-- Passage provided follows --

Among Christians, the religious right in the United States has opposed the teaching of almost universally accepted scientific theory of evolution as being contrary to the scriptures. And the extremes of religious divides in several countries (including Northern Ireland) have been described as 'fundamentalist' in their mutual intolerance.
Control of women
WAF points out that all fundamentalisms view women as embodying the morals and traditional values of the family and the whole community. Because they are charged with transmitting these cultural and religious values from one generation to the next, their reproductive role and traditional place in the family must be enforced.
Examples of such fundamentalism can be seen in the restrictions on women imposed within the most orthodox sections of the Jewish community, while, in the Republic of Ireland, many feminists see their country's anti-abortion laws, among the toughest in Europe, as rooted in 'fundamentalist' Christianity. (In the United States, extremists have gone so far as to murder staff in abortion clinics.)
Fundamentalism is often challenged from within the faith in which it grows up. Some Muslim women's groups, for example, argue that the Taliban's policies relating to women, found to a lesser degree elsewhere, are a distortion of Islam rooted in pre-Islamic Arab society. And many radical Catholics publicly challenge their church's attempts to undermine women's control of their own reproduction.
Response to threat
Fundamentalism harks back to the 'origins' of a faith but is in many ways a modern phenomenon, often arising where adherents of a religion feel threatened. A return to 'traditional values' can be seen as a protest and a unifying factor in the face of racism and other forms of oppression.

-- Passage provided concluded --
-- Material provided follows --

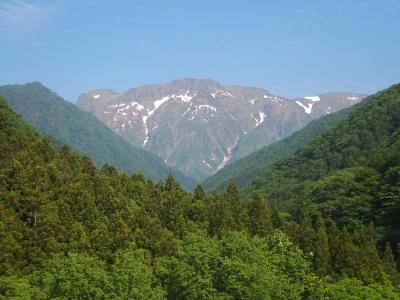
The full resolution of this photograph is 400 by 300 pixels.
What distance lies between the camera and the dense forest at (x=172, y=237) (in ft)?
138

-- Material provided concluded --

▶ _The problem_: Summarize the passage on fundamentalism in two sentences. The data are separate material with no connection to the passage on fundamentalism.

▶ _Result for this task_: According to WAF, all fundamentalisms treat women as embodying the morals and traditional values of the family and community, so their reproductive role and traditional place in the family must be enforced. Examples include restrictions on women in the most orthodox sections of the Jewish community and Ireland's anti-abortion laws, yet fundamentalism is often challenged from within its own faith and, while it harks back to a faith's origins, it is in many ways a modern phenomenon that arises where believers feel threatened.